> _MATERIALS PROVIDED_
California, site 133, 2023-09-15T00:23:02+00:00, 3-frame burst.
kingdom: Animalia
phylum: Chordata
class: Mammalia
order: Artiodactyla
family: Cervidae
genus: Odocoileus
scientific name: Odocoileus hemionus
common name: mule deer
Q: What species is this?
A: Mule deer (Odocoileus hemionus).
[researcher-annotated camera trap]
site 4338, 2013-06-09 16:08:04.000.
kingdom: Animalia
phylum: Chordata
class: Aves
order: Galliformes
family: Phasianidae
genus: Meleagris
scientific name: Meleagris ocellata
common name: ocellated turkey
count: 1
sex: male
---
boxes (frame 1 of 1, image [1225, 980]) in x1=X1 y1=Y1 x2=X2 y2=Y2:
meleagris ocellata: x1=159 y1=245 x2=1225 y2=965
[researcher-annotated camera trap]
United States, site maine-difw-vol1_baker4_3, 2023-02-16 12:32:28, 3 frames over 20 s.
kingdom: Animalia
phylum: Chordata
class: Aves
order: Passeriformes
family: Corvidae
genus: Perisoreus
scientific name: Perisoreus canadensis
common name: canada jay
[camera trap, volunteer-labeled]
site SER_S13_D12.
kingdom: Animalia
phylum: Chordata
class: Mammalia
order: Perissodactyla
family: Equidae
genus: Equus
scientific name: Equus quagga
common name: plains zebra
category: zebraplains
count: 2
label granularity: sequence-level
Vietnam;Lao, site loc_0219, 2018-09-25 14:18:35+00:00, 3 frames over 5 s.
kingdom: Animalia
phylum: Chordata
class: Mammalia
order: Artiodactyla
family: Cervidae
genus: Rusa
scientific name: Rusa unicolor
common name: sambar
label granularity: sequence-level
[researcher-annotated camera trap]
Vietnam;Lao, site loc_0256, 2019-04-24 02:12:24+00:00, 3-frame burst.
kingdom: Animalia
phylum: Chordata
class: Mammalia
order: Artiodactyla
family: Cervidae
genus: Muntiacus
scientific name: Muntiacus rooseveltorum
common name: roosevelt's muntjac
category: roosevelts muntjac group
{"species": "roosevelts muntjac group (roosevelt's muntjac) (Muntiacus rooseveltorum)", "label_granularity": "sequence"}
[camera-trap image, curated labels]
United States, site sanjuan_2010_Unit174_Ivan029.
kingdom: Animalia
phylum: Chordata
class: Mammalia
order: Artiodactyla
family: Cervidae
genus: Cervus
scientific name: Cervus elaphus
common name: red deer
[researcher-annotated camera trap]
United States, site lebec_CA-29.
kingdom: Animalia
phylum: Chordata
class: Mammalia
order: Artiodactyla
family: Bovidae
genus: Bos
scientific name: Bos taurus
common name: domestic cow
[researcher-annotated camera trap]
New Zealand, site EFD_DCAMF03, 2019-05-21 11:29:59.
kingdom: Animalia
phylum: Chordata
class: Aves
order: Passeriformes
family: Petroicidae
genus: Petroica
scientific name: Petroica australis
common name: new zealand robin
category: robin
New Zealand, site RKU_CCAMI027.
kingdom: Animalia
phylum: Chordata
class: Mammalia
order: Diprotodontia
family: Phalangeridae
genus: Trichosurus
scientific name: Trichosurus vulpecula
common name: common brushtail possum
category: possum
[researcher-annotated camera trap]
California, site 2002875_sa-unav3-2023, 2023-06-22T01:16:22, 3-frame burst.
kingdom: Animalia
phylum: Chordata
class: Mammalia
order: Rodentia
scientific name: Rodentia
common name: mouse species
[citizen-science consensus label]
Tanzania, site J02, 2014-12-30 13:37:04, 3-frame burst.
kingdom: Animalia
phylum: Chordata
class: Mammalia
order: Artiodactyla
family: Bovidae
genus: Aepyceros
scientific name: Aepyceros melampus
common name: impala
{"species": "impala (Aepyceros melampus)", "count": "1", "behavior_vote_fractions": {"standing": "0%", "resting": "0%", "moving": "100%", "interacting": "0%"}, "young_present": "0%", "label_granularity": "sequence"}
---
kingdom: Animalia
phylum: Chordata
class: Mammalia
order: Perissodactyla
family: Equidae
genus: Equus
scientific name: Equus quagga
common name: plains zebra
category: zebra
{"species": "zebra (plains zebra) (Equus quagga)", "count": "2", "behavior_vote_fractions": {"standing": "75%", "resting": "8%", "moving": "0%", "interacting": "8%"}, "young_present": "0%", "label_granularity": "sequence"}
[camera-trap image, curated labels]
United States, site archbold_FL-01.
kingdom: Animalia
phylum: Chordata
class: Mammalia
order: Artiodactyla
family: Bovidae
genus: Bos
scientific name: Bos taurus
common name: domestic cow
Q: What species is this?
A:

> _HOW TO COMPLETE THIS TASK_
Please work out how many lines above contain the string "sequence", and reply with that number alone.

> _ANSWER SPACE_
5